In 1914, at the start of the First World War, the Romanian Army had the following models and numbers of heavy artillery pieces:
- 150 mm/L12 Schneider Model 1912 quick-fire heavy field howitzer (8 pieces, 330 meters/second muzzle velocity, 7,500 meters range)
- 150 mm Krupp Model 1887 heavy fortress gun (4 pieces)
- 150 mm/L25 Krupp Model 1891 heavy fortress gun (88 pieces, 520 meters/second muzzle velocity, 9,800 meters range)
- 210 mm Krupp Model 1887 heavy fortress gun (6 pieces, 12,000 meters range)
- 210 mm/L12 Krupp Model 1891 heavy fortress gun (36 pieces, 300 meters/second muzzle velocity, 7,269 meters range)
- 210 mm Krupp Model 1885 mortar (4 pieces)
- 152 mm/L32 Armstrong Model 1884 coastal gun (10 pieces, 576 meters/second muzzle velocity, 7,800 meters range)
- 150 mm/L25 Krupp Model 1885 heavy fortress gun (6 pieces; used for stests)
- 155 mm De Bange Model 1877 heavy gun (3 pieces; used for tests)

Other heavy artillery pieces operated during the war included:
- 155 mm Saint Chamond Model 1915 (14 pieces)
- 155 mm Schneider Model 1917 (12 pieces)
- 250 mm Negrei Model 1916 mortar

===World War II===
Not counting any World War I-era obsolete heavy gun that may have still been in service, the only piece of heavy artillery operated by the Romanian Army during the Second World War was the 150 mm Skoda K-type gun.

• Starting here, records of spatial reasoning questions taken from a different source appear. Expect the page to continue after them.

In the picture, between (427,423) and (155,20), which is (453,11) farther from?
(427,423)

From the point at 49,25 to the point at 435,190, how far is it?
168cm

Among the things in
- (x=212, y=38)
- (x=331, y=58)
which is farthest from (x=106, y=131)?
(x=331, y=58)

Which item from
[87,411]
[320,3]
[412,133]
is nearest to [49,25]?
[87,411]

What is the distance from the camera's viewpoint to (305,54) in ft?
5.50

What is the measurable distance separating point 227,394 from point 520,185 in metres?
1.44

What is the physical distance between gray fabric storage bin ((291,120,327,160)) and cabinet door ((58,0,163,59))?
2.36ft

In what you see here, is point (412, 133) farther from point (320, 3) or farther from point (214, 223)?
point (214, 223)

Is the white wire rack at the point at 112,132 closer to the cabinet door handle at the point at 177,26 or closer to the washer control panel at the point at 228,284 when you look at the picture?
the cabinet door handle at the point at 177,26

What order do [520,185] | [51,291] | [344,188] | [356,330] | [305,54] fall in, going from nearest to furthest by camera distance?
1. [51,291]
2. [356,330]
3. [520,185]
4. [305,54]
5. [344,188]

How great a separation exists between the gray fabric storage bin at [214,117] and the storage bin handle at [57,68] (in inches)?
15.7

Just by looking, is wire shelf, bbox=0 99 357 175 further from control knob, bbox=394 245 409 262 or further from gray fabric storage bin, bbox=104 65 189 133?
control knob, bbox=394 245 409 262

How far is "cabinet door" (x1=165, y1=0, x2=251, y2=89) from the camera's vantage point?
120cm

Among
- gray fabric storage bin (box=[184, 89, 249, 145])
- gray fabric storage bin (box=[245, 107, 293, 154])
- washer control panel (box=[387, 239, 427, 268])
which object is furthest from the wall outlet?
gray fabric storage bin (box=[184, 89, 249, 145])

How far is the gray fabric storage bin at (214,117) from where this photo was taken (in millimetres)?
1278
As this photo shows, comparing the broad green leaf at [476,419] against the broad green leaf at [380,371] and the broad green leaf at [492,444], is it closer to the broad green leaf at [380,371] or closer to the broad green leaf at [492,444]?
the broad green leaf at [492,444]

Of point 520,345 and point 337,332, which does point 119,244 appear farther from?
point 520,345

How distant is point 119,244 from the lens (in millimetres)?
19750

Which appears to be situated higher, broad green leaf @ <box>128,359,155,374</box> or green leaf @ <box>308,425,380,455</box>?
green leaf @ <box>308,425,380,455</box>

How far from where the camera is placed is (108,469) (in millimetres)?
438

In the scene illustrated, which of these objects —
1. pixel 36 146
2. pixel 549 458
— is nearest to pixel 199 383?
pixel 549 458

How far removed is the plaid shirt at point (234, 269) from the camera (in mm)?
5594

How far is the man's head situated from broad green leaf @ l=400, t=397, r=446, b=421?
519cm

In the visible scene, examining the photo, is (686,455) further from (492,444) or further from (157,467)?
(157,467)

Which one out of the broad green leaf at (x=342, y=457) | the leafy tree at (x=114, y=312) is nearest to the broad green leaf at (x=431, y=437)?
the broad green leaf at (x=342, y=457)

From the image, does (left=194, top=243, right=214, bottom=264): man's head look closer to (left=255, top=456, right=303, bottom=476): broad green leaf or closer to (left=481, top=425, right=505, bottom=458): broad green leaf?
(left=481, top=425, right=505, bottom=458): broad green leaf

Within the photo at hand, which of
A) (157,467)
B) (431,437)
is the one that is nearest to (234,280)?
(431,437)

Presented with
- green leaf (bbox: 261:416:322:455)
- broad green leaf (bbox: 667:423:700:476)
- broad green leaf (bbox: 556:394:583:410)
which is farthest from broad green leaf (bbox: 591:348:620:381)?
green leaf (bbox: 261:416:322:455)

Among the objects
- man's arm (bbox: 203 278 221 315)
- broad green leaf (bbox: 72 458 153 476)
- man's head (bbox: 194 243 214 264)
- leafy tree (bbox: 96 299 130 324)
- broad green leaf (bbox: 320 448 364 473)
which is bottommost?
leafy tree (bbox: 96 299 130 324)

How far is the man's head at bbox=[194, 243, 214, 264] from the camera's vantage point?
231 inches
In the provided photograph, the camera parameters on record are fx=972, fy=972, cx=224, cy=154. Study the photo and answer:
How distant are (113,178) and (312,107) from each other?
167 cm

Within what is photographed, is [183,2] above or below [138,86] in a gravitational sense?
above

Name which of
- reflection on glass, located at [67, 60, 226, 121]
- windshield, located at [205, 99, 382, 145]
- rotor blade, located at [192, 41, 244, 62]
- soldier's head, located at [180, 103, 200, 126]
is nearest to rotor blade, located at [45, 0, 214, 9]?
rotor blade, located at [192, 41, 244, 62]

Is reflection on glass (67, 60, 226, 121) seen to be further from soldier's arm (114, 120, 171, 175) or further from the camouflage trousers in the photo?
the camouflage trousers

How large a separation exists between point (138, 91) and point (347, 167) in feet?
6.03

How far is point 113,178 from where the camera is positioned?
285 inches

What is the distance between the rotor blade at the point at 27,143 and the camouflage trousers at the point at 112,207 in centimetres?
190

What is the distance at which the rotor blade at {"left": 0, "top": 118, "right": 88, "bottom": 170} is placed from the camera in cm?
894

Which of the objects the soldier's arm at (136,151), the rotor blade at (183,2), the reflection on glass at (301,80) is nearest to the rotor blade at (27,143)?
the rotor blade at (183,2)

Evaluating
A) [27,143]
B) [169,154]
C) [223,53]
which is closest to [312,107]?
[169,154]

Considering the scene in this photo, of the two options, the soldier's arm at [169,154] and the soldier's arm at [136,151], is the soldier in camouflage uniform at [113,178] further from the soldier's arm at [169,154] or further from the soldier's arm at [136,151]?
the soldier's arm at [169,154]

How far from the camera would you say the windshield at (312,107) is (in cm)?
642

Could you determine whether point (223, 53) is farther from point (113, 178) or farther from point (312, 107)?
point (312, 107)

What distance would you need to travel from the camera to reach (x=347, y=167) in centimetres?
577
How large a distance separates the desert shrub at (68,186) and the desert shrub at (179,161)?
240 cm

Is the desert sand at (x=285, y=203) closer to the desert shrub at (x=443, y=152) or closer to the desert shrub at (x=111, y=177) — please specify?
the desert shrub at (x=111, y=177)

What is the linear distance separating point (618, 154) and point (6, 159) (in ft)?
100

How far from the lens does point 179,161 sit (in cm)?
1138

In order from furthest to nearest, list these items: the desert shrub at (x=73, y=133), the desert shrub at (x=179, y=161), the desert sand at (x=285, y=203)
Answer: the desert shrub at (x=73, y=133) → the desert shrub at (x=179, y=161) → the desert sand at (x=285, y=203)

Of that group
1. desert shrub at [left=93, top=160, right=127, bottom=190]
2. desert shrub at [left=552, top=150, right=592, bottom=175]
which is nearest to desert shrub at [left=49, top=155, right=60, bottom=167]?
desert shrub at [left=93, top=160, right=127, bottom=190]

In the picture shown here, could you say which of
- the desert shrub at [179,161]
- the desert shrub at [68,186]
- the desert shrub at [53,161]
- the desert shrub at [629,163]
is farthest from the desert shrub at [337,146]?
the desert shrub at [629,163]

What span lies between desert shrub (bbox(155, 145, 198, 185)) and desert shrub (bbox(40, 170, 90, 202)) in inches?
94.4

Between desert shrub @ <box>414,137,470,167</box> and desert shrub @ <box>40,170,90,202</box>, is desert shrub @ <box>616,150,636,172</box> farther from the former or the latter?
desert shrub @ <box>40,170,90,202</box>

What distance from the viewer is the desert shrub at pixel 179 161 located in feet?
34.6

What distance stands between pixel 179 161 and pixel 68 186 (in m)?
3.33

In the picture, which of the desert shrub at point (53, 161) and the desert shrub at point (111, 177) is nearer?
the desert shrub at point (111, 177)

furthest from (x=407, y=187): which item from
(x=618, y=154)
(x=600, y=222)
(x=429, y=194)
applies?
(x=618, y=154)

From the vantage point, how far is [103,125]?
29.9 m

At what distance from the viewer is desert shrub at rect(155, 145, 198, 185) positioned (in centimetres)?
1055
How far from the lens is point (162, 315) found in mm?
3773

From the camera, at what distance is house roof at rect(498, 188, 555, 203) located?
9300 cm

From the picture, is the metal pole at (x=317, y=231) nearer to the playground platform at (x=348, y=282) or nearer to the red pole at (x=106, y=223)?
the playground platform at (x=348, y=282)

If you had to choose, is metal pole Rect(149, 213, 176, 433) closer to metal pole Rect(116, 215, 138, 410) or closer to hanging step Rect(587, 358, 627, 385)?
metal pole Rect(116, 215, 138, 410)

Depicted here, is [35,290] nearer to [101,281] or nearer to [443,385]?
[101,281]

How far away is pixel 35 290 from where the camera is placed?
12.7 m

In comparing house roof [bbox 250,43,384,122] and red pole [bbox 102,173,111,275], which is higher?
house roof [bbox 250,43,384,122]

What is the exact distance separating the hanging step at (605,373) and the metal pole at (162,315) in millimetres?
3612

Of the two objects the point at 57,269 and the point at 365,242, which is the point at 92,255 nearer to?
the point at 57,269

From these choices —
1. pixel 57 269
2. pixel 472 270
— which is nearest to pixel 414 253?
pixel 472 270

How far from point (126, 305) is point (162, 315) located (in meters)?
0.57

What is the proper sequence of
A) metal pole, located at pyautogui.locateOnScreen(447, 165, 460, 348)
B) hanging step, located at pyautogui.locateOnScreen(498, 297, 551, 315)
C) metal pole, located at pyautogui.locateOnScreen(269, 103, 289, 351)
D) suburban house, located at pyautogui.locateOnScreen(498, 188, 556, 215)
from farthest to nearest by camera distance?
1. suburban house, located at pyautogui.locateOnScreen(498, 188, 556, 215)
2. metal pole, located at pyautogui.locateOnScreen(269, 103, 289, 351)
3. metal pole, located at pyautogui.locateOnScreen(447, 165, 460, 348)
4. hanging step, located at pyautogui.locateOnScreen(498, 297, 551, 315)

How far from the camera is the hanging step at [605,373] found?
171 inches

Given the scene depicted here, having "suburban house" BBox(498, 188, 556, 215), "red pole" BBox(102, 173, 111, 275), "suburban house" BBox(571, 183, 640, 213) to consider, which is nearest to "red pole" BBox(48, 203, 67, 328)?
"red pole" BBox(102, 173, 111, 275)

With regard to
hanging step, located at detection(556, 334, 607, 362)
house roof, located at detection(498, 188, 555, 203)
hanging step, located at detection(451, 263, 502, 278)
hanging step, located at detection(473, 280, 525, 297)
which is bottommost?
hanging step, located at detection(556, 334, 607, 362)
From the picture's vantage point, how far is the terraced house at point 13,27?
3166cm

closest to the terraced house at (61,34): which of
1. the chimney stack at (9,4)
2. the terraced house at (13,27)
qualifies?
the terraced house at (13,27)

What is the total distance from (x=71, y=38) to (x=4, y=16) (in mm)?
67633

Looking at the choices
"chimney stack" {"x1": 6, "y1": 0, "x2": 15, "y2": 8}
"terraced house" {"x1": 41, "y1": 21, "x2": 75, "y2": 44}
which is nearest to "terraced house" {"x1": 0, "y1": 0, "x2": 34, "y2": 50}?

Known in the Romanian Army as M34, 180 pieces of this model were acquired between 1936 and 1939.

==Navy==
The Romanian protected cruiser Elisabeta was originally fitted with four 150 mm Krupp guns. This lasted until 1907, when she was rearmed with four 120 mm Saint Chamond guns.

The two warships of the Vifor-class, acquired by Romania in 1920, were originally armed with three 152 mm Armstrong guns each. This lasted until 1925–1926, when they were rearmed.